Adenorival conjunctivitis, most commonly due to types 3, 7, 8, 11 and 19, occasionally presents as acute conjunctivitis with subconjunctival hemorrhage and thus can be focused with acute hemorrhagic conjuctivitis. In particular, epidemic keratoconjunctivitis, a type of adenorival conjunctivitis, exhibits a similar clinical triad of conjunctivitis, keratitis and epidemic occurrence.

Characteristics that distinguish acute hemorrhagic conjunctivitis from other viral conjunctival syndromes are listed in Table 2.

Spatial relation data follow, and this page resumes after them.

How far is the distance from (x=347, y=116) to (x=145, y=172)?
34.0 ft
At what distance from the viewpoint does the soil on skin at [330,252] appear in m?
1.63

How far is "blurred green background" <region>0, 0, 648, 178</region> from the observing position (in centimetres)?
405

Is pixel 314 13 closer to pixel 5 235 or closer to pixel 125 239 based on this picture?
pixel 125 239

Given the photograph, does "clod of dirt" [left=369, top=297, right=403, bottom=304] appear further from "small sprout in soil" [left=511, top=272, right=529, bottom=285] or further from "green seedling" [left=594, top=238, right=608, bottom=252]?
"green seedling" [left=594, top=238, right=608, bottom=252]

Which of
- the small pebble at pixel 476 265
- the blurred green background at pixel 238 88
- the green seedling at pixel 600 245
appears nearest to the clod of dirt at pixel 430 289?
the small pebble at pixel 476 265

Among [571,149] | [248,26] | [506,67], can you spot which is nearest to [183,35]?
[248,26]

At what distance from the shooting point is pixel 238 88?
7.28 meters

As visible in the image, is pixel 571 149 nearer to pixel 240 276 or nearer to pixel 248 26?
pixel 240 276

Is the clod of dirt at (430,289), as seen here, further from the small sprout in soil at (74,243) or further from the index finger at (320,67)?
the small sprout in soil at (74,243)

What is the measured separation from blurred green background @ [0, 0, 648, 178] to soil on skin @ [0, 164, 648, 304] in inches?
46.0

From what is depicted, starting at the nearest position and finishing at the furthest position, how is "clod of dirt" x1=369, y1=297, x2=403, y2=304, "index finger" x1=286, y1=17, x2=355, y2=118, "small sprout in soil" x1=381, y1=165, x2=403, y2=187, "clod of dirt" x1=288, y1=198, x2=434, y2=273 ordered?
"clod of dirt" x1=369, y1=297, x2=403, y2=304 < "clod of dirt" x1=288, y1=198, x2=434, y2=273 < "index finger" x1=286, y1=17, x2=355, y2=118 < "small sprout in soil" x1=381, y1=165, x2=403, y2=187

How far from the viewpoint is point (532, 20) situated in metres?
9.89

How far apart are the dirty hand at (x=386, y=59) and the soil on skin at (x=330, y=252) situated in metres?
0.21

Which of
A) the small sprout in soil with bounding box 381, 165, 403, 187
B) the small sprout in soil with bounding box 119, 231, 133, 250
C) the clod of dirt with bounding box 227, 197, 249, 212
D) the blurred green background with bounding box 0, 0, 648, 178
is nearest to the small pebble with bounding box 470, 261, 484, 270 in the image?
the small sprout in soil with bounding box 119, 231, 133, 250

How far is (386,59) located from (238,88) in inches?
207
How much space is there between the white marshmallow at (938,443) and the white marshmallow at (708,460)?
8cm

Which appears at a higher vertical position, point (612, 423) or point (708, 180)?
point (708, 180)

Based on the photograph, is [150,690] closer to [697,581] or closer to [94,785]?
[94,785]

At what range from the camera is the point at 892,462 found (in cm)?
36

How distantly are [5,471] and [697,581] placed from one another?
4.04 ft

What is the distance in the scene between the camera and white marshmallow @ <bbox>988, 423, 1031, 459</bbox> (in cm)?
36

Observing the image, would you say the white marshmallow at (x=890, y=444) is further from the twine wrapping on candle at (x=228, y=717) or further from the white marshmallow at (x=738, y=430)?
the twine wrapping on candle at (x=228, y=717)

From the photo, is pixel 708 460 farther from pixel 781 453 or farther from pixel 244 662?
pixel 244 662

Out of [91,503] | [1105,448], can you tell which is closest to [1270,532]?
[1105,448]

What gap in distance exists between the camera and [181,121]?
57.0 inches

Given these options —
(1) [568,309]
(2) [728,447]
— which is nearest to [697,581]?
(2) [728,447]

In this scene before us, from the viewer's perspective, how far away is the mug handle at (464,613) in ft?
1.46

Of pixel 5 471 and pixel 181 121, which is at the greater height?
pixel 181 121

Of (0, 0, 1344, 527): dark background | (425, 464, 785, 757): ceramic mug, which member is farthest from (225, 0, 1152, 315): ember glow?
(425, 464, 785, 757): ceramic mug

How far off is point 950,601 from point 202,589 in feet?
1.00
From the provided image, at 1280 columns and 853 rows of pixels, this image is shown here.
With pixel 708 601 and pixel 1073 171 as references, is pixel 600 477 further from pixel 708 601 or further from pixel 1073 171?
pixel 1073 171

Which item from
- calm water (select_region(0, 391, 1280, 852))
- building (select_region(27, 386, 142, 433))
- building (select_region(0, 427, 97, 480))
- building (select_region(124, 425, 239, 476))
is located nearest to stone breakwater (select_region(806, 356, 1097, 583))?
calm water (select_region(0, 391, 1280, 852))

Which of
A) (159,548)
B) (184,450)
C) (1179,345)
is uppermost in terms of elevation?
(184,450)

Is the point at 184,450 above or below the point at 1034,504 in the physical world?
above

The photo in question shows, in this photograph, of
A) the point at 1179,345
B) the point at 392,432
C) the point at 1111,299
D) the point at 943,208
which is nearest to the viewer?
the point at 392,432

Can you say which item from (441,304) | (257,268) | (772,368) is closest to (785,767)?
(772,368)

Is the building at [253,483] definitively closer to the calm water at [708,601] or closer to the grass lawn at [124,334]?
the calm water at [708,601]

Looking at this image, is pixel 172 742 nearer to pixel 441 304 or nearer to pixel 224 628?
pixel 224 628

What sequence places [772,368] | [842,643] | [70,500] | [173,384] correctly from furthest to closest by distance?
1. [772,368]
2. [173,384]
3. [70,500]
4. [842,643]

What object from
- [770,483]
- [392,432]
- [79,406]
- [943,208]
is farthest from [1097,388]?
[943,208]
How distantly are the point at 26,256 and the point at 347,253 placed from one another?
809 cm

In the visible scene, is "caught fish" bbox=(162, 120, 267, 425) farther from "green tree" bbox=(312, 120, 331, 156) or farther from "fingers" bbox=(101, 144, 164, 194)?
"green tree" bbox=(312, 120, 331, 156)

Only supportive therapy is currently available for acute hemorrhagic conjunctivitis. Secondary bacterial infections should be treated with appropriate antibiotics. Topical corticosteroids should be avoided because of their potential adverse side effects. Treatment with human leukocyte interferon ophthalmic drops has been studied but does not appear to affect the clinical course or spread of the disease. [7] Artificial tears and topical decongestants have not been shown to be more beneficial than simple cold compresses. [8]

Prevention is an important consideration in dealing with this infection. The human leukocyte interferon study [7] and other studies [9] demonstrate that patient education can markedly curtail transmission of the infection. During the 1981 epidemic in Florida, public health measures limited the spread of this illness. Such measures included increased surveillance with early disease recognition, education concerning hygienic prevention (especially hand washing) and exclusion of infected patients from school, the workplace and certain health facilities. Patients should not return to work or school until 14 days after the onset of symptoms.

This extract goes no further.